*** Data for analysis ***

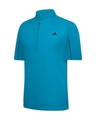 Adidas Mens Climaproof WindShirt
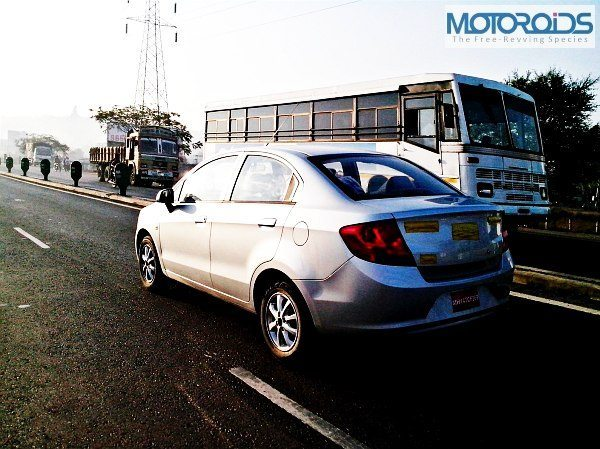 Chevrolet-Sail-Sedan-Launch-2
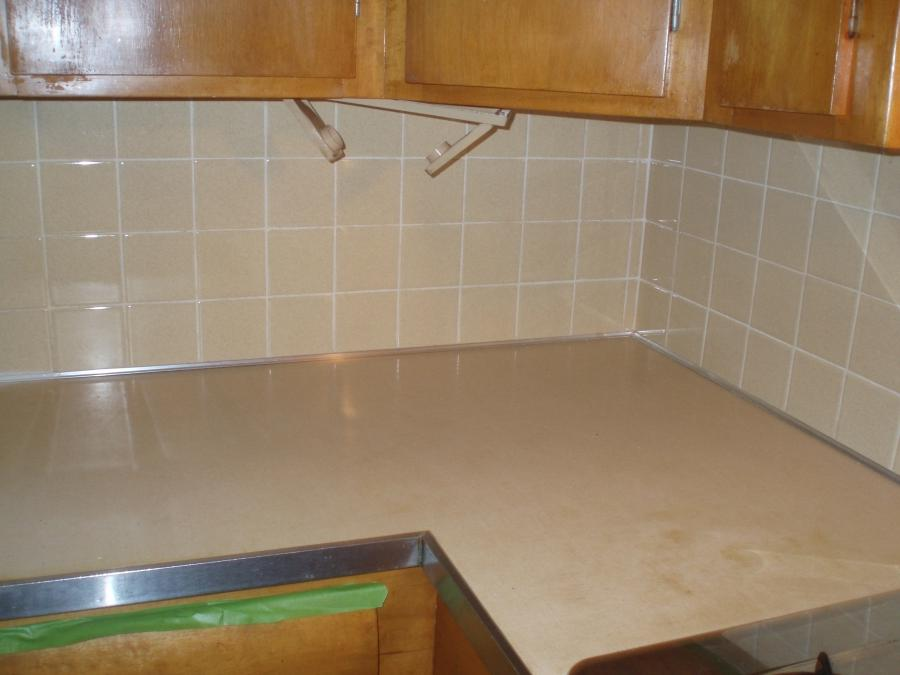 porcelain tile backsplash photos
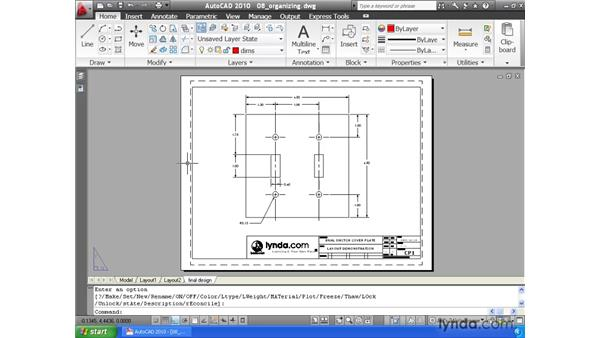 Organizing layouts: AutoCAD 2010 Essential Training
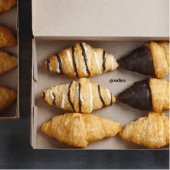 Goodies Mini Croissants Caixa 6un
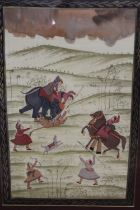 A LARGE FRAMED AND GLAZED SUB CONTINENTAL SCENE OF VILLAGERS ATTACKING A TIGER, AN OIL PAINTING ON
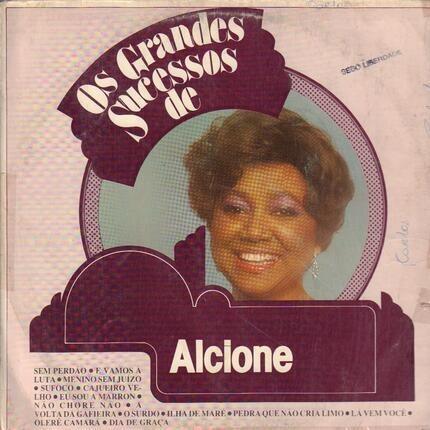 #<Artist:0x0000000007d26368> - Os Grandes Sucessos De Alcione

***
*** Data for analysis ***

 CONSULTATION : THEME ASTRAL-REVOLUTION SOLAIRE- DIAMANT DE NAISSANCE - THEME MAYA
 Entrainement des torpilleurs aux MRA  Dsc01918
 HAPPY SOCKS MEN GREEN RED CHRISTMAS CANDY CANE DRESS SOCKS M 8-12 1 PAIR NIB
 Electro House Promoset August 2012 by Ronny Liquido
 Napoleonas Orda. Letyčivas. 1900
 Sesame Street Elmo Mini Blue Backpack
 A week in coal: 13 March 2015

***

## Task instructions
Copy nothing but the lines above that run from the one with "Goodies Mini Croissants Caixa 6un" to the one with "#<Artist:0x0000000007d26368> - Os", ends included; pictures stay out.

## Answer to this exercise
 Goodies Mini Croissants Caixa 6un
 A LARGE FRAMED AND GLAZED SUB CONTINENTAL SCENE OF VILLAGERS ATTACKING A TIGER, AN OIL PAINTING ON
 #<Artist:0x0000000007d26368> - Os Grandes Sucessos De Alcione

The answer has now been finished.